Inquiry finds serious dissatisfaction with HMRC

Updated: 
After a number of high profile mistakes, including the latest HMRC debacle - when the department ran out of paper - Revenue & Customs has hardly had good press lately.

It will hardly come as a surprise to thousands of disgruntled consumers then, that a Treasury sub-committee inquiry has identified serious concerns with the running of HMRC.


The Treasury Committee's report into the Administration and Effectiveness of HMRC has found "considerable dissatisfaction among the public and tax professionals" with the service provided by the Department. The Committee has expressed concerns of "a serious risk that if communicating with HMRC becomes too time-consuming, difficult and expensive, respect for the tax system...may be undermined".

The problems
The report identified serious concerns in a number of areas, including:
  • Unacceptable difficulties contacting HMRC by phone during peak periods
  • Endemic delays in responding to post
  • An increasing focus on online communication and a lack of alternatives for those without reliable internet access.
Paul Aplin, the Chair of the Institute of Chartered Accountants England and Wales's Technical Committee, told of his experiences as practitioner in the South West: "Five or six years ago, if we wanted a relatively simple thing done, like a PAYE coding changed, it was one telephone call, the coding would be changed that day, and it was a very simple and efficient process. If I want that simple thing done today it can take me literally months".

The positives
The Committee did however recognise that the Department performs a crucial role and operates under significant external pressures including continuing resource reductions, deficiencies in tax legislation and the legacy of the merger. As of September 2010, a surprisingly high 72.5 percent of customers were satisfied with HMRC's performance.

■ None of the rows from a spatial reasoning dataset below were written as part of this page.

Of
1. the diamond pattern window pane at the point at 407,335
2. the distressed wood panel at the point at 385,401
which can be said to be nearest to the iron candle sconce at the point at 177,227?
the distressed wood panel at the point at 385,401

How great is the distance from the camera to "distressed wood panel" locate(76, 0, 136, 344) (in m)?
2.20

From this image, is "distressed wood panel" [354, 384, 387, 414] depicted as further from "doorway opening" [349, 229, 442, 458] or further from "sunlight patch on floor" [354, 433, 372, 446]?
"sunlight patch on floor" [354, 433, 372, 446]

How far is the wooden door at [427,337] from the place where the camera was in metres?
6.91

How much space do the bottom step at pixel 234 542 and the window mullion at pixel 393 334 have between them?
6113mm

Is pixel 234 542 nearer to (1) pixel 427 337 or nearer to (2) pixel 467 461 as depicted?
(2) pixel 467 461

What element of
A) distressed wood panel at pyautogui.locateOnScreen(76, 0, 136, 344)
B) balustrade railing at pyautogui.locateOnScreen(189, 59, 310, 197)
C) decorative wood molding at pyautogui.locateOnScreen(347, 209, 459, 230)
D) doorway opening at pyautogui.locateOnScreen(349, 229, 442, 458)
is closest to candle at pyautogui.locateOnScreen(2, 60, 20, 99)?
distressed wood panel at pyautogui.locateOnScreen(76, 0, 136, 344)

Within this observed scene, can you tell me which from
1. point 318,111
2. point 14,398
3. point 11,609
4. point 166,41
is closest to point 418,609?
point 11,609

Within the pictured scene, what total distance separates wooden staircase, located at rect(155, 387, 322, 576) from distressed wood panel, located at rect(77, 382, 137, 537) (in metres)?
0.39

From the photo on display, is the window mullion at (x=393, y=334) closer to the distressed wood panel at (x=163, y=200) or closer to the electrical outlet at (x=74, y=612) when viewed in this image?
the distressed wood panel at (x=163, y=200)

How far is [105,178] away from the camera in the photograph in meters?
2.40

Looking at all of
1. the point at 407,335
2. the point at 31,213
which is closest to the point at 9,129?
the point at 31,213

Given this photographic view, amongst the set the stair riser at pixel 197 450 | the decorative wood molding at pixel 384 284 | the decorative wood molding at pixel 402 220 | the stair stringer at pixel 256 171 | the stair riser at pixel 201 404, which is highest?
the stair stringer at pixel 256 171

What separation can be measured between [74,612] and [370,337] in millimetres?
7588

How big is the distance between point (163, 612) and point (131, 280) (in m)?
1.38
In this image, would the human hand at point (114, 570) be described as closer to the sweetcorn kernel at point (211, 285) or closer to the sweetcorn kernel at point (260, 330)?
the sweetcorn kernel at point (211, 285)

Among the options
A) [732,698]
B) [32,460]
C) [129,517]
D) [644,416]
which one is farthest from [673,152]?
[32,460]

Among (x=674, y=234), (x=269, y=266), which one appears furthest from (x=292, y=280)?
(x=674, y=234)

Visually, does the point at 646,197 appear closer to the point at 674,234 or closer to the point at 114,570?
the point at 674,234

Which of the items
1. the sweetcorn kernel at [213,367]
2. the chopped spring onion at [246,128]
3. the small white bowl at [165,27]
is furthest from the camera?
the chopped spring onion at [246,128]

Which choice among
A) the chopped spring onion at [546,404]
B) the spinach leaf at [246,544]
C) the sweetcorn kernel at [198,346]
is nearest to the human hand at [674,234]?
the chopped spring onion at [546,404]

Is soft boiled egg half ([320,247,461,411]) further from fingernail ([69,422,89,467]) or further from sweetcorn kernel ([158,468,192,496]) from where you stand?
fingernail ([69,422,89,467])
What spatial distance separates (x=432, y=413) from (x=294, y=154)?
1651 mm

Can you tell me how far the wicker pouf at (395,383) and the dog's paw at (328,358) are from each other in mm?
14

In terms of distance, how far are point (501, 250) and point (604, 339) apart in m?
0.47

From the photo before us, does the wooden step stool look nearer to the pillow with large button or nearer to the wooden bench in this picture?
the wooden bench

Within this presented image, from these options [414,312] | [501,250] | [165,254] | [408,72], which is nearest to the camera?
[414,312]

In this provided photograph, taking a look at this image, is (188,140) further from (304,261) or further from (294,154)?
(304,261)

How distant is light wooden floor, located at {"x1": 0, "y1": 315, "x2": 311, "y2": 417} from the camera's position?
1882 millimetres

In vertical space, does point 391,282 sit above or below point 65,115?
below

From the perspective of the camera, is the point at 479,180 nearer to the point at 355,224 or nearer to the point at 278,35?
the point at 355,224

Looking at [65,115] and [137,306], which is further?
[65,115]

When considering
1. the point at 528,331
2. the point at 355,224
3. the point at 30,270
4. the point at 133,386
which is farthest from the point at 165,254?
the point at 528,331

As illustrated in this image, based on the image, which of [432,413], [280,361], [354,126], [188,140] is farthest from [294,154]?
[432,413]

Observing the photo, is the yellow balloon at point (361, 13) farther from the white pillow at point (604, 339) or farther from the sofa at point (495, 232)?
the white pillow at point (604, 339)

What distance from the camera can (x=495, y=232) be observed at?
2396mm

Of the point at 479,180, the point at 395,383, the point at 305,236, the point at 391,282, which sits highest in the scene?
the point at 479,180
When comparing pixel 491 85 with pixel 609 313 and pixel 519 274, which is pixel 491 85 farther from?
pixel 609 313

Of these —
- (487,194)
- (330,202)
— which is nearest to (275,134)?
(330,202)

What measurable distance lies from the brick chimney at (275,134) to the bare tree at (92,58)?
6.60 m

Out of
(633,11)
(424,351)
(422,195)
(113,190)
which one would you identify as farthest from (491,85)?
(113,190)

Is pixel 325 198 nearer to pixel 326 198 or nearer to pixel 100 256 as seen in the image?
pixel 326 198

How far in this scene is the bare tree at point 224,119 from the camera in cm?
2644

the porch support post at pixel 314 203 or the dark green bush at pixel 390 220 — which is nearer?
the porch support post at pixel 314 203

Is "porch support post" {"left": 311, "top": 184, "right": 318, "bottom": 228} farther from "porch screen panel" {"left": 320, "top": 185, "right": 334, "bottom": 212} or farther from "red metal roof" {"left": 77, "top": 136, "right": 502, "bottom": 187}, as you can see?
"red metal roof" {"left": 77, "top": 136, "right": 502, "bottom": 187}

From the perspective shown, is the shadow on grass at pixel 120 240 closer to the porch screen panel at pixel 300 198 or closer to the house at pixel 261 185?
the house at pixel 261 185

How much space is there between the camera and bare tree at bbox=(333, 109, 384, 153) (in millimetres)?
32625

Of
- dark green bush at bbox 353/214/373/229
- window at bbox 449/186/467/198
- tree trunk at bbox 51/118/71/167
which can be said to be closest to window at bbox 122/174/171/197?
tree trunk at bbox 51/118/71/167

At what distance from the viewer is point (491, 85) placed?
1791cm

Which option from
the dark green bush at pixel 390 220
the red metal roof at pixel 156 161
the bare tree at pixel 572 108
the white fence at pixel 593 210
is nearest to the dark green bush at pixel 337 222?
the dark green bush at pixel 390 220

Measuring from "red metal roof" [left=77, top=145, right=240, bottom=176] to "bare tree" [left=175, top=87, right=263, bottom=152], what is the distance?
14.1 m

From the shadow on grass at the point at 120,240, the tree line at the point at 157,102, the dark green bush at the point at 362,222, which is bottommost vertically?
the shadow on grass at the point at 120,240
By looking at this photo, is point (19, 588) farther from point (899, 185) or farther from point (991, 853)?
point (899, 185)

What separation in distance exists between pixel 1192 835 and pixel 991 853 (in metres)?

However, the report concluded that the Department has a difficult few years ahead of it, as it attempts to improve its service to taxpayers and benefits claimants, stabilise the PAYE system and introduce Real-time information.
The Committee recommendations
The report made some recommendations for improving HMRC's service including:
  • Improving the service provided by contact centres, particularly in relation to escalating complex queries and providing alternatives to 0845 numbers
  • Providing a real alternative to online contact, including more cost-effective ways of providing face-to-face advice
  • Better targeting of letters that threaten serious consequences against individuals
  • Having the National Audit Office externally audit preparations for Real-time Information, to ensure Ministers can be held accountable for progress against the Government's ambitious timetable
  • Examining how the Department can achieve better accountability around the settlement of large tax cases.